El tema alcanzó su auge en el Concilio Vaticano II, conocido por algunos como el Concilio para los laicos, definición que me parece un poco exagerada, que en un decreto aprobado el 18 de Noviembre de 1965 por 2340 votos favorables sobre 2340 votantes, estudia y propone con suficiente claridad el papel de los laicos y su misión en la Iglesia.
Pero, como reza el refrán, del dicho – en este caso del escrito – al hecho hay mucho trecho y a los casi 50 años de la promulgación del mencionado decreto todavía queda mucho camino por hacer.
Otra cosa hay que decir: la Iglesia no llegó a este punto por iniciativa propia o de una manera profética, sino a rebufo de las necesidades. Quizás lo más meritorio de todo esto sea que lo reconoce abiertamente en el mismo Proemio del Decreto – Apostolicam Actuositatem – cuando dice:  “Además, en muchas regiones, en que los sacerdotes son muy escasos, o, como sucede con frecuencia, se ven privados de libertad en su ministerio, sin la ayuda de los laicos, la Iglesia a duras penas podría estar presente y trabajar.
Prueba de esta múltiple y urgente necesidad, y respuesta feliz al mismo tiempo, es la acción del Espíritu Santo, que impele hoy a los laicos más y más conscientes de su responsabilidad, y los inclina en todas partes al servicio de Cristo y de la Iglesia”, es decir, no valoramos y convocamos a los laicos a la tarea evangelizadora por ser un derecho inherente a su sacerdocio común, sino porque los necesitamos como remiendos en situaciones de desgarro.
En definitiva, amigo mío, la Iglesia la configuramos de igual manera los doce, los setenta y dos y todos aquellos que con buena voluntad se asomen a ella buscando la luz de la fe.
Después de un largo silencio en que se escuchaban solo el alegre cantar de los pájaros y el murmullo de las aguas del riachuelo los dos cantaron a una sola voz:
Somos un pueblo que camina,
y juntos caminando podremos alcanzar
otra ciudad que no se acaba,
sin penas ni tristezas, ciudad de eternidad.

Somos un pueblo que camina,
que marcha por el mundo buscando otra ciudad.
Somos errantes peregrinos
en busca de un destino, destino de unidad.
Siempre seremos caminantes,
pues sólo caminando podremos alcanzar
otra ciudad que no se acaba,
sin penas ni tristezas, ciudad de eternidad.

Sufren los hombres, mis hermanos,
buscando entre las piedras la parte de su pan.
Sufren los hombres oprimidos,
los hombres que no tienen ni pan ni libertad.
Sufren los hombres, mis hermanos,
mas Tú vienes con ellos y en Ti alcanzarán
otra ciudad que no se acaba,
sin penas ni tristezas, ciudad de eternidad.

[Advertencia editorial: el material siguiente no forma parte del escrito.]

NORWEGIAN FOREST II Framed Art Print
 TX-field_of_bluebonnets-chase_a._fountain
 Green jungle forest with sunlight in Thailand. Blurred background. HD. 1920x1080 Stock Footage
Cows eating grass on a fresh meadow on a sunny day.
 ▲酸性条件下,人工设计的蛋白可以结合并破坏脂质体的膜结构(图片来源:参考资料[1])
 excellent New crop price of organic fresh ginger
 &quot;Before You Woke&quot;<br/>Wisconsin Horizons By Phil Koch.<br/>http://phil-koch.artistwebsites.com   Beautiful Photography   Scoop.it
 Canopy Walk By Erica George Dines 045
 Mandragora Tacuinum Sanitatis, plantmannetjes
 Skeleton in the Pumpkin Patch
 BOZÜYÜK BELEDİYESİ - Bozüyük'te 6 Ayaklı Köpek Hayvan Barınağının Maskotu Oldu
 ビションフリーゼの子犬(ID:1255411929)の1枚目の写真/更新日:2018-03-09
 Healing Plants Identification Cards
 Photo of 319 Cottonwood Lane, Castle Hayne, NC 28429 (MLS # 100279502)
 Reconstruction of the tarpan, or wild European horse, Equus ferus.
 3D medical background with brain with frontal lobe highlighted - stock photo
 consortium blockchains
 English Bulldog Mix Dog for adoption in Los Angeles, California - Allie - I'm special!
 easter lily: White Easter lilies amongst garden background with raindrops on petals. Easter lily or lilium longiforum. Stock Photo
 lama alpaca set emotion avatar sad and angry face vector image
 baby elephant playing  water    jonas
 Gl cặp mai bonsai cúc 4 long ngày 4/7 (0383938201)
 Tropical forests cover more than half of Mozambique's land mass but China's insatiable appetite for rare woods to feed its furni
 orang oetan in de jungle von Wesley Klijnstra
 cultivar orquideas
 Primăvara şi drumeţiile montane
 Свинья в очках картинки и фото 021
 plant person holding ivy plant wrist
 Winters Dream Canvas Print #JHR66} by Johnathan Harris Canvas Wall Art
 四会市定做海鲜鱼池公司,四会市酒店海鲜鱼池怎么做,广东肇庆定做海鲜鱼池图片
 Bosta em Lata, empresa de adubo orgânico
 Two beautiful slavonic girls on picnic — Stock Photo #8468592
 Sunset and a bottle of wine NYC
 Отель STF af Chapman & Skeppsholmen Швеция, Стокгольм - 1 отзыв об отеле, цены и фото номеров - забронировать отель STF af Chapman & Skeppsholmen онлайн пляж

Danos valor para la lucha,
valor en las tristezas, valor en nuestro afán.
Danos la luz de tu Palabra,
que guíe nuestros pasos en este caminar.
Marcha, Señor, junto a nosotros,
pues sólo en tu Presencia podremos alcanzar
otra ciudad que no se acaba,
sin penas ni tristezas, ciudad de eternidad.

Dura se hace nuestra marcha,
andando entre las sombras de tanta oscuridad.
Todos los cuerpos desgastados,
ya sienten el cansancio de tanto caminar;
pero tenemos la esperanza
de que nuestras fatigas al fin alcanzarán
otra ciudad que no se acaba,
sin penas ni tristezas, ciudad de eternidad.